Monarch: an API to your supercomputer

Getting distributed training jobs to run on huge clusters is hard! This is especially true when you start looking at more complex setups like distributed reinforcement learning. Debugging these kinds of jobs is frustrating, and the turnaround time for changes tends to be very slow.

Monarch is a distributed programming framework for PyTorch that makes the cluster programmable through a simple Python API. It exposes the supercomputer as a coherent, directly controllable system—bringing the experience of local development to large-scale training, as if your laptop had 1000s of GPUs attached. A complete training system can be defined in a single Python program. Core primitives are explicit and minimal, enabling higher-level capabilities—fault tolerance, orchestration, tooling integration—to be built as reusable libraries.

Monarch is optimized for agentic usage, providing consistent infrastructure abstractions and exposing telemetry via standard SQL-based APIs that agents already excel at using. Agents can do a lot of development tasks by just running on your dev machine, and Monarch is really good at turning your devmachine into a supercomputer, leveling-up those agents.

The project launched at the PyTorch conference in October 2025; you can read about it here: Introducing PyTorch Monarch.

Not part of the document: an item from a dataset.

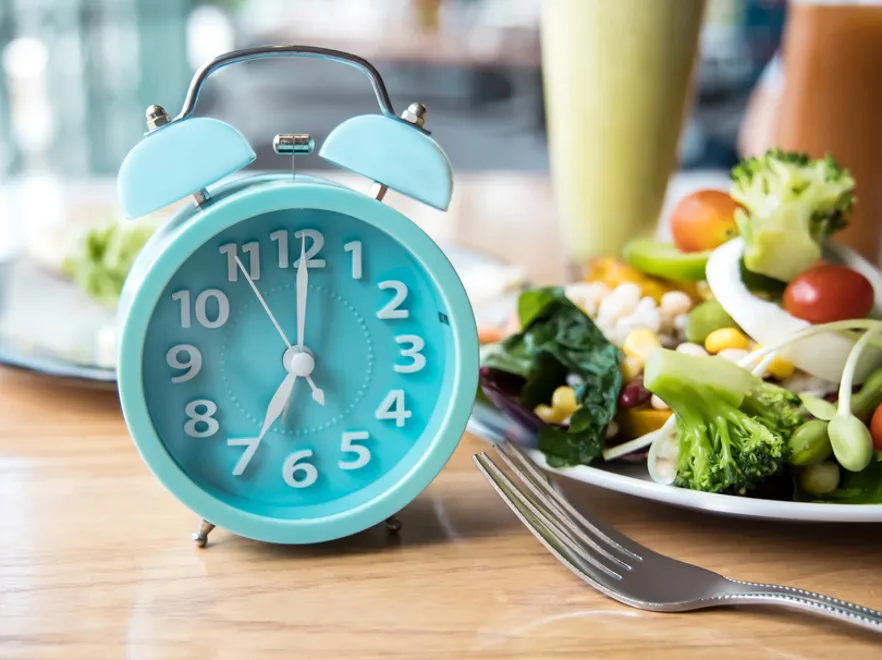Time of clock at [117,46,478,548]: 7:00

This blog covers how Monarch has evolved into an effective framework for agent-driven training development. It will also cover Monarch’s major improvements since October, including native Kubernetes support, RDMA improvements, distributed telemetry, and more.

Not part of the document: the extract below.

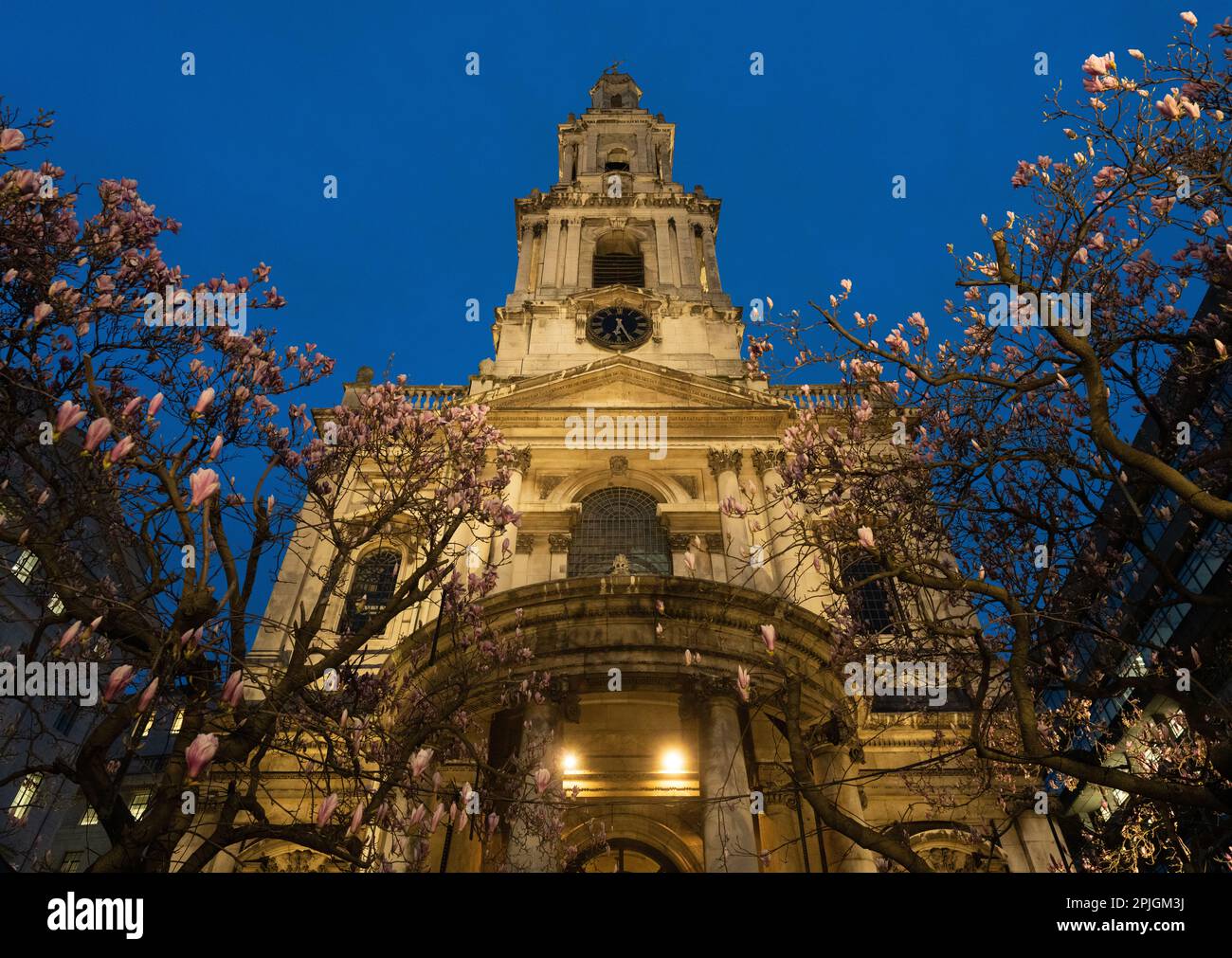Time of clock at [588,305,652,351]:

Agentic Development in Monarch

By representing your supercomputing cluster through a coherent model of hosts, procs, and actors, and pairing it with “batteries included” infrastructure, Monarch gives your agent superpowers! It can directly manage and debug running code, rapidly sync dependencies and data, run new code, and provision additional hosts, procs, and actors in an efficient and consistent way regardless of where it is deployed.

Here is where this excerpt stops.